Alors quels sens donner au lavement des pieds réalisé par Jésus le soir du Jeudi saint ?
Vous l’avez remarqué, l’évangile selon saint Jean regorge de métaphores. Nous pouvons dire en l’espèce que nous avons une parabole en actes qui se veut mémorable, tant pour les disciples qui entourent Jésus que pour nous-mêmes.
Notons que le lavement des pieds ne se déroule pas à l’arrivée des disciples dans la maison, mais durant le repas. Ce n’est pas un détail et je pense que nous pouvons trouver ici le point de liaison fondamental entre le lavement des pieds et l’eucharistie. On ne peut en effet « entrer en eucharistie », oserais-je dire, que si nous sommes passés par la soumission au lavement des pieds qui est, nous le verrons, plus qu’un rite de purification, un partage personnel du sacrifice du Seigneur.
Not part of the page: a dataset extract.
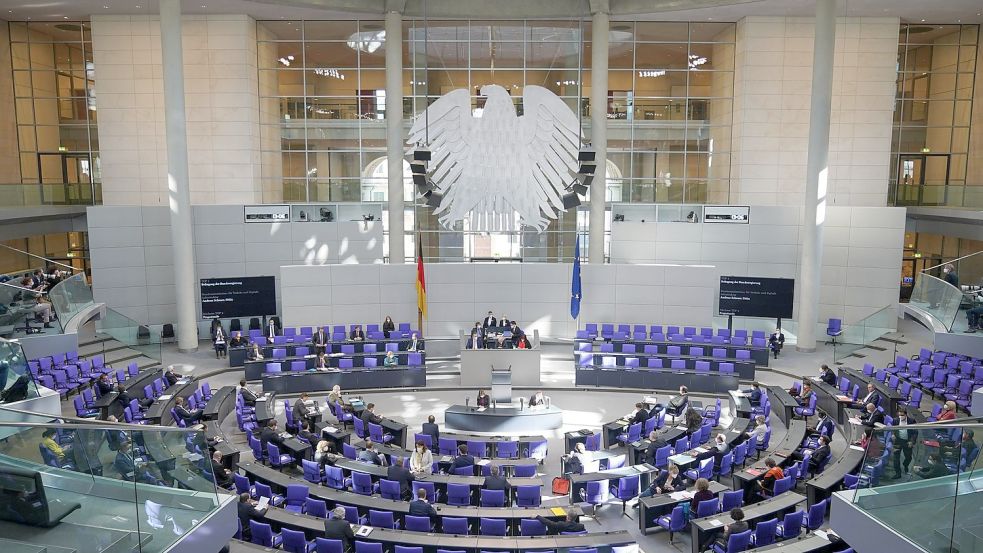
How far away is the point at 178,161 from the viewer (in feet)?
68.9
Nous sommes donc durant le repas (verset 2), quelques heures avant la célébration de la Pâque juive, à quelques heures de la mort en croix, de Celui qui sera reconnu comme l’Agneau de Dieu.
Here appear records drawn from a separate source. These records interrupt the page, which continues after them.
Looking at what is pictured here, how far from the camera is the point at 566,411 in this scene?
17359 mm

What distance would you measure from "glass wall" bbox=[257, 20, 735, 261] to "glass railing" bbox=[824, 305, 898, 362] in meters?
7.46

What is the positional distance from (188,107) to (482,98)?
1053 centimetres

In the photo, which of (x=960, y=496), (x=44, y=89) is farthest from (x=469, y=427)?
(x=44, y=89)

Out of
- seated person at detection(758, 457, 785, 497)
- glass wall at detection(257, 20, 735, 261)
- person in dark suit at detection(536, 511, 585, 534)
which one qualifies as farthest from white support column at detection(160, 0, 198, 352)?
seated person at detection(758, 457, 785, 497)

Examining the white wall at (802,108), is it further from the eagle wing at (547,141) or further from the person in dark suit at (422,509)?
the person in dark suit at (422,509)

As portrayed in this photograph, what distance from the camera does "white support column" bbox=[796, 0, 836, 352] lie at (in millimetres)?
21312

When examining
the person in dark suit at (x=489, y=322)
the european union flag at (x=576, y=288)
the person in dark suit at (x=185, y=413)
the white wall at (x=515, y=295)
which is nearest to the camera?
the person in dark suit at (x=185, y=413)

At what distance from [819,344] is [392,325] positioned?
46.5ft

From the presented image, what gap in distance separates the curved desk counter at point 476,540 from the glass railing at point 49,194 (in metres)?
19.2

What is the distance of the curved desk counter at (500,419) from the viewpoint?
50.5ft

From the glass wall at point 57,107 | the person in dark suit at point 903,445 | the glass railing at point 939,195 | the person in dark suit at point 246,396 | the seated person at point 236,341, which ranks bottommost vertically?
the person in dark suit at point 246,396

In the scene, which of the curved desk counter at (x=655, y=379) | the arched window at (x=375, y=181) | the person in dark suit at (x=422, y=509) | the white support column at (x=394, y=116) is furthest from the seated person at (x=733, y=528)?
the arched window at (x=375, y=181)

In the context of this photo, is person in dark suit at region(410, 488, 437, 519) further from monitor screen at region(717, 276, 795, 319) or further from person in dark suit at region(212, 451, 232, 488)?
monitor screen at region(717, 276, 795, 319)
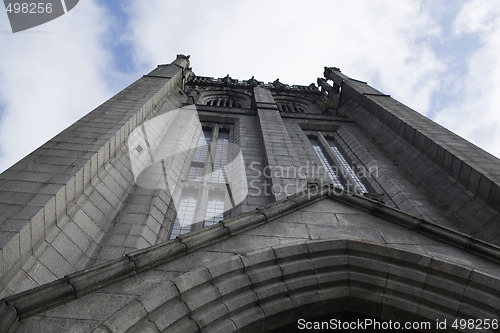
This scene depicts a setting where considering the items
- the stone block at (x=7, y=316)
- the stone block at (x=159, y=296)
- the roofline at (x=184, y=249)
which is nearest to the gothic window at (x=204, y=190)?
the roofline at (x=184, y=249)

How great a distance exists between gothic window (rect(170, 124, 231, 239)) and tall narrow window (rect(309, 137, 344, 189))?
12.5 feet

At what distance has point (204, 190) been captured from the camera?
11719 mm

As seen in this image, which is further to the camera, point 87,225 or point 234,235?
point 87,225

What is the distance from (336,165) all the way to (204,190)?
5.76m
C’est sur cet arrière-fond que l’action de Jésus doit être interprétée. Il y a là une forme de clé interprétative de ce qui va se dérouler.
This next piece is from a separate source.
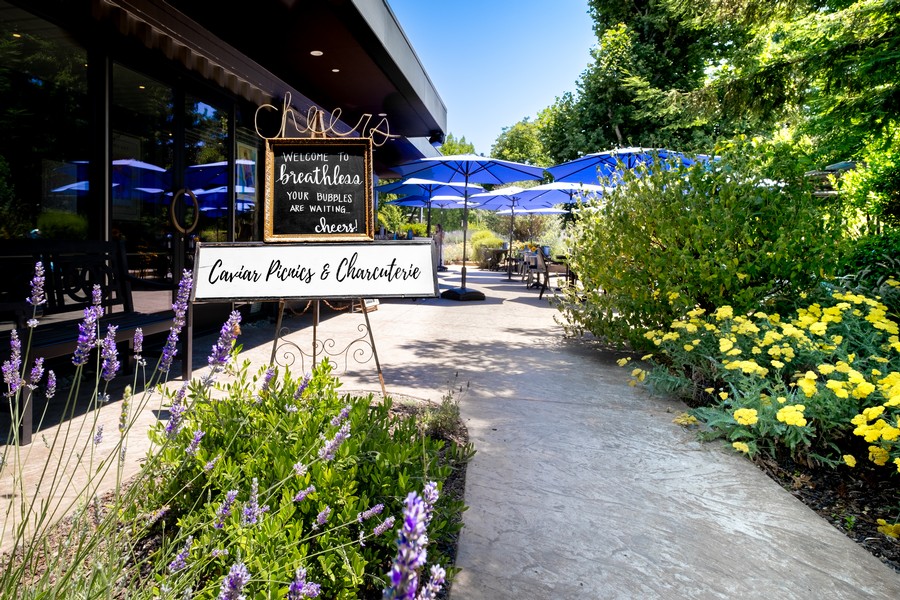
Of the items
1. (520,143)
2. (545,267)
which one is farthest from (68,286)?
(520,143)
« Jésus, sachant que le Père a tout remis entre ses mains, qu’il est sorti de Dieu et qu’il s’en va vers Dieu, se lève de table, dépose son vêtement, et prend un linge qu’il se noue à la ceinture ;
puis il verse de l’eau dans un bassin. Alors il se mit à laver les pieds des disciples et à les essuyer avec le linge qu’il avait à la ceinture ».
Nous ne retenons généralement qu’une seule signification à cette scène : « se laver les pieds » les uns aux autres, c’est-à-dire à se servir mutuellement, même – et en particulier – lorsque cela implique de s’abaisser pour honorer l’autre.
Une lecture attentive de l’épisode semble nous pousser plus loin.
Le lavement des pieds représente la purification décisive, complète et définitive de tout disciple de Jésus.
C’est grâce à Pierre que nous pouvons saisir ce premier sens. Simon Pierre est stupéfait que Jésus puisse être abaissé devant lui pour lui laver les pieds et il résiste vigoureusement ; je ne pense pas que ce soit un effet théâtral de la part de Pierre. Il n’accepte pas que son Seigneur s’abaisse à ce point en le servant comme le ferait un esclave. Simon-Pierre réfléchit encore « à la manière du monde », il refuse que l’inférieur soit si humblement servi par le supérieur.
Simon-Pierre n’accepte pas l’inversion des rôles à laquelle le Christ semble se prêter. Celui que Pierre confesse comme Seigneur ne saurait effectuer une tâche ordinairement dévolue à des gens de condition inférieure. Son autorité s’en trouverait démentie, sa mission obscurcie. L’image que Pierre se fait du Christ ne tolère aucune idée d’abaissement ou de service
Et Jésus de lui répondre : « Ce que je fais, tu ne le comprends pas pour l’instant, tu le comprendras plus tard ».
Au verset 7, Jésus annonce donc que le lavement des pieds prendra tout son sens ultérieurement, c’est-à-dire lorsqu’il sera relu à la lumière de la Passion et de la résurrection. Ce n’est que dans la rétrospective pascale que va s’ouvrir le sens de l’agir du Christ. Pierre est donc invité à saisir le lavement des pieds sur le fond de la croix, comprise elle-même comme l’élévation du Fils.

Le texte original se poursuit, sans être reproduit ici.